Posted on March 27, 2014 by Ruth O’Brien
As Julie Bosman asks, what is Bill (de Blasio) going to do about our missing bookstores with all the Manhattan closings? His predecessor, Michael Bloomberg, already got rid of so many books through NYPL closings and consolidations. But that was no surprise, given that he was (and still is) an online-information mogul, after all. So now what?
How about a looky-loo library for writers and tourists? Not a bookstore. Not a lending library. No check-outs of any kind. Just a looky-loo store or an archive with documents one could handle.

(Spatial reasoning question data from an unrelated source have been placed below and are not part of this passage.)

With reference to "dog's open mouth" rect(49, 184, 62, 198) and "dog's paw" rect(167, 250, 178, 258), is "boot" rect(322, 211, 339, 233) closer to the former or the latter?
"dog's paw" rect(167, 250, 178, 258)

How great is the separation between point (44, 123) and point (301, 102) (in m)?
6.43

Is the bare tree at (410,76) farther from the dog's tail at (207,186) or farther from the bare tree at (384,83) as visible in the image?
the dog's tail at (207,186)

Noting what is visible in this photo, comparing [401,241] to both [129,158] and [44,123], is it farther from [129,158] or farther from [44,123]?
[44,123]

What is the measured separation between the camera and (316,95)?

So we (tourist readers/Manhattan readers/writers) could visit, almost like a museum, but without putting those pesky books on a pedestal.
A physical location in which we could read that first sentence that turned a potential manuscript into a book. A looky-loo store for our children, including the all those impressionable teens and young folks who don’t know what a physical book* looks like.

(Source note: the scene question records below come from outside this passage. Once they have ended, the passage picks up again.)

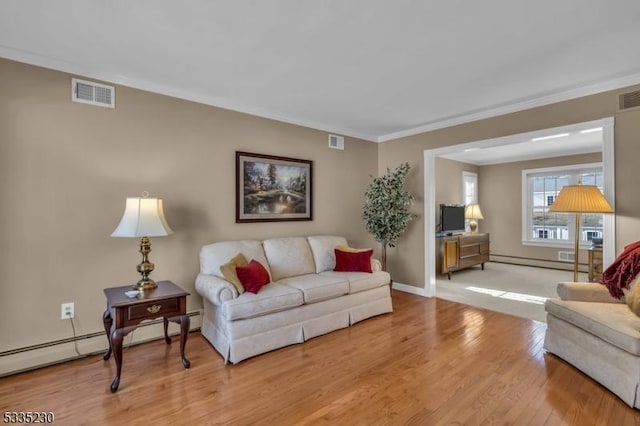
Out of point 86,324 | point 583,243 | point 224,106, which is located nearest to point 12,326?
point 86,324

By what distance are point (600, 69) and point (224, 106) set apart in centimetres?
366

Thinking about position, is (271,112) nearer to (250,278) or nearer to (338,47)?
(338,47)

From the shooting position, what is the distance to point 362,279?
3.64 m

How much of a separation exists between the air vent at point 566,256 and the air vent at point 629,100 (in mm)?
4505

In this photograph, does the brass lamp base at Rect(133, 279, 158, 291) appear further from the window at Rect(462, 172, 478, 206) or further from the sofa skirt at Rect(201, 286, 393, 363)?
the window at Rect(462, 172, 478, 206)

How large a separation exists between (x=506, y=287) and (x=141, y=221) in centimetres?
534

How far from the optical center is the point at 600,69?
2.81m

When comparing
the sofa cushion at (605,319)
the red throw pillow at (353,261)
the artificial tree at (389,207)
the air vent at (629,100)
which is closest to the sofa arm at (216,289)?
the red throw pillow at (353,261)

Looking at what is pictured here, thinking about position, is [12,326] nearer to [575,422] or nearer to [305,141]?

Historian and biographer Robert Caro’s got it right. He’s working “in a field that’s disappearing right under [his] feet” as we’re getting close to double-digit numbers of bookstores, with just 106 left thankfully standing (and affording) their ground in Manhattan.
* The first time I heard the phrase “physical book,” it was hard not to think “how awkward.” What an odd turn of phrase being advanced by a university-press director from one of the oldest presses.